Leveraging SPC at Arkose Labs
At Arkose Labs, when we’re defending a client against online abuse, we routinely use this technique with great success on datasets with over a million features. When a hostile agent makes their presence known to us by starting an attack, we can rapidly identify something that is an obvious unusual feature in some of their traffic. Attackers will try to hide their presence by using a variety of fake appearances for their traffic, so not all of the attacker’s traffic may have the unusual feature we detected. However, that one feature is enough to allow SPC to identify the 500-2000 features that are most powerful in discriminating between attacker traffic and normal traffic.
When we embed all of the traffic into the low-dimensional Euclidean space created by SPC, this tends to create two clusters: the normal traffic and the attacker traffic.
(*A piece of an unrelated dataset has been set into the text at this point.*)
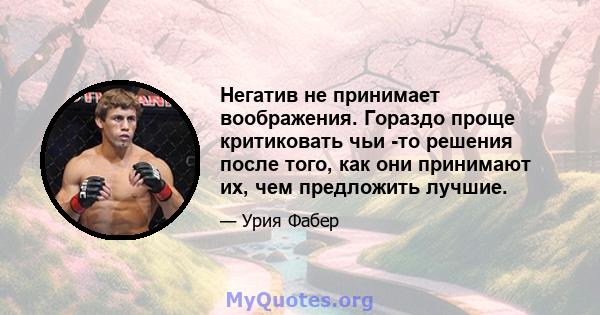 Негатив не принимает воображения. Гораздо проще критиковать чьи -то решения после того, как они принимают их, чем предложить лучшие.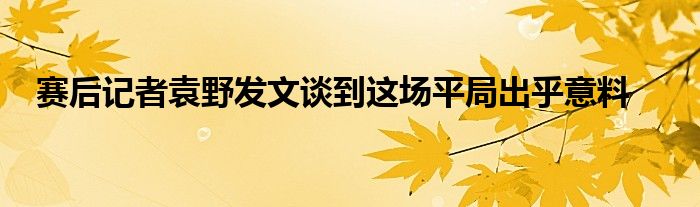 赛后记者袁野发文谈到这场平局出乎意料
The attacker cluster is typically a mixture of two types of traffic: traffic we know for sure to be hostile, and suspicious traffic. This suspicious traffic shares many features with the hostile traffic and also looks different from the bulk of the normal traffic being validated by the Arkose Labs platform. This newly identified suspicious traffic is then treated appropriately.
Supervised Principal Components is not a particularly well-known technique, particularly when you compare it to something like Gradient Boosted Trees or Convolutional Neural Networks. That said, at Arkose Labs we have found it to be an extremely powerful technique both for extracting insights from data, as well as for improving the contrast of a manifold to maximize the performance of our machine learning algorithms.